Write the listing out again word for word, excluding any pictures.

### Given information
BEGIN

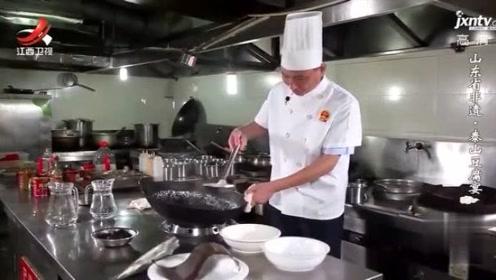 要切碎而不烂的豆腐丝,很看厨师的功力,做好的汤羹味道爽滑鲜美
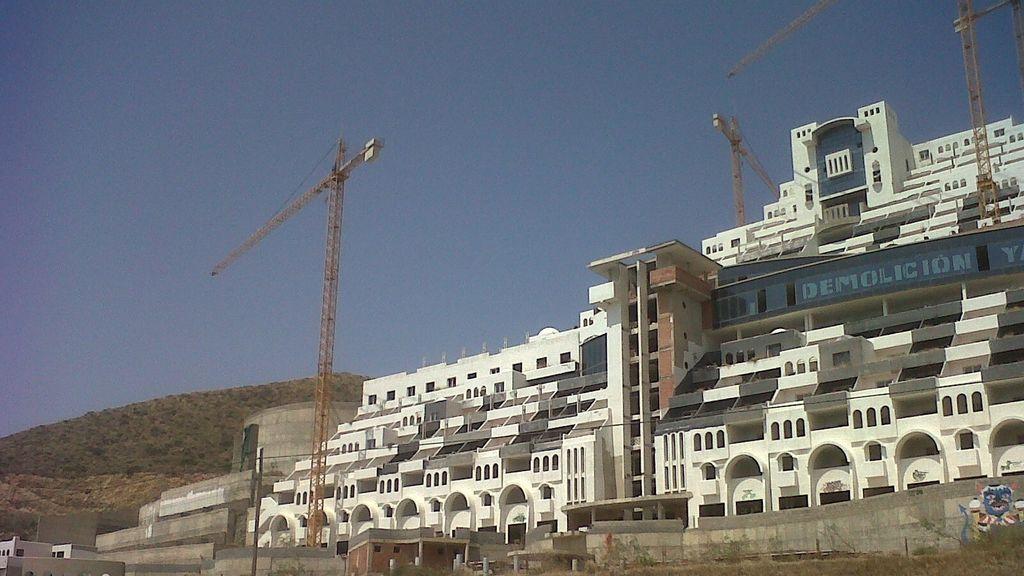 El Algarrobico, 5 años después de la orden de demolición, sigue en pie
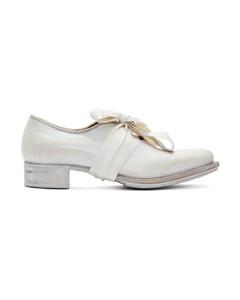 白色Pointy Bow德比鞋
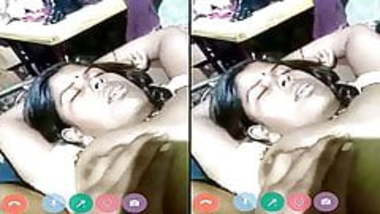 Today Exclusive- Desi Village Couple Showing ...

END

### Written response
 要切碎而不烂的豆腐丝,很看厨师的功力,做好的汤羹味道爽滑鲜美
 El Algarrobico, 5 años después de la orden de demolición, sigue en pie
 白色Pointy Bow德比鞋
 Today Exclusive- Desi Village Couple Showing ...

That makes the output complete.